Closed LeventErkok closed 1 year ago
Note: at this point tactic.default_tactic=sat sat.euf=true smt.ematching=false works best.
I can confirm that these settings make it go really fast; in fact, significantly faster than the May 29 2021 version of z3.
Feel free to close the ticket as I can use this workaround for this particular case. Thanks.
I don't have setup with me for bisecting where the regression entered. It could be a preprocessing issue, which degrades solvability. In particular, MBQI is required to solve this problem and it is extremely sensitive to syntax for the bit-vector case.
@NikolajBjorner
Unfortunately the tactic you suggested:
tactic.default_tactic=sat sat.euf=true smt.ematching=false
no longer works on this example, nor a direct call to z3 without any options can handle it. Looks like other performance regressions crept in. FYI.

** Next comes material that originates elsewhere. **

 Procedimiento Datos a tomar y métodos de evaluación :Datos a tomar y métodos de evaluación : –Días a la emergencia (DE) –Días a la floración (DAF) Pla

It appears related to a rewrite for s6 * (s0 & s2). Removing that newer rewrite, setting ematching=false, and using the default solver (don't set the other options) it finds a solution within a second with only a few instantiations. Why one method finds the instances and the other doesn't remains to be investigated. It might be sensitive to the values that the bit-vector solver finds for s0 s6 when peforming MBQI.

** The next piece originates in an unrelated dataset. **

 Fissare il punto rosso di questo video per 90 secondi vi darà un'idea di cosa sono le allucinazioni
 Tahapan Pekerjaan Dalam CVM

Yes! I can confirm a new-build with the suggested setting works fine on this example.
I currently don't think this example is suitable for regression testing: it is really brittle what works and what doesn't work. I used the example to test the new core. It definitely helped finding bugs, but also the new core didn't work out of the box (quickly, at least). With some tweaks I get it to work (after disabling elimination of unconstrained variables as a temporary code change, and) by setting sat.phase=always_false. The legacy SMT solver uses a default phase of literals to false, which is optimal for this example. The difference is stark depending on the phase default: it either immediately finds a solution or cycles through a lot of instantiations. There are reasons why the SMT core uses default phase = false, which is related to minimizing congruences, etc. So, it could be good takeaway from this example to use this heuristic.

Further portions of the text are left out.